The Four-Loop Planar Amplitude and Cusp Anomalous Dimension in Maximally Supersymmetric Yang-Mills Theory

TL;DR

This paper computes the four-loop planar four-point amplitude in N=4 SYM, tests a conjecture about the cusp anomalous dimension, and provides evidence supporting the AdS/CFT correspondence through numerical analysis.

Contribution

It presents the first explicit four-loop planar amplitude in N=4 SYM and challenges a previous conjecture, offering refined estimates for the cusp anomalous dimension.

Findings

The four-loop amplitude matches infrared divergence predictions.

The Eden-Staudacher conjecture for the cusp anomalous dimension is incorrect.

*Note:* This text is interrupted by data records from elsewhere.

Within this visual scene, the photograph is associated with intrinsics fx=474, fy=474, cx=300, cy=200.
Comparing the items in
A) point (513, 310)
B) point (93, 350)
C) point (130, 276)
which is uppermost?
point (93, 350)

Numerical estimates support the AdS/CFT correspondence.

Abstract

We present an expression for the leading-color (planar) four-loop four-point amplitude of N=4 supersymmetric Yang-Mills theory in 4-2 e dimensions, in terms of eight separate integrals. The expression is based on consistency of unitarity cuts and infrared divergences. We expand the integrals around e=0, and obtain analytic expressions for the poles from 1/e^8 through 1/e^4. We give numerical results for the coefficients of the 1/e^3 and 1/e^2 poles. These results all match the known exponentiated structure of the infrared divergences, at four separate kinematic points. The value of the 1/e^2 coefficient allows us to test a conjecture of Eden and Staudacher for the four-loop cusp (soft) anomalous dimension. We find that the conjecture is incorrect, although our numerical results suggest that a simple modification of the expression, flipping the sign of the term containing zeta_3^2, may yield the correct answer. Our numerical value can be used, in a scheme proposed by Kotikov, Lipatov and Velizhanin, to estimate the two constants in the strong-coupling expansion of the cusp anomalous dimension that are known from string theory. The estimate works to 2.6% and 5% accuracy, providing non-trivial evidence in support of the AdS/CFT correspondence. We also use the known constants in the strong-coupling expansion as additional input to provide approximations to the cusp anomalous dimension which should be accurate to under one percent for all values of the coupling. When the evaluations of the integrals are completed through the finite terms, it will be possible to test the iterative, exponentiated structure of the finite terms in the four-loop four-point amplitude, which was uncovered earlier at two and three loops.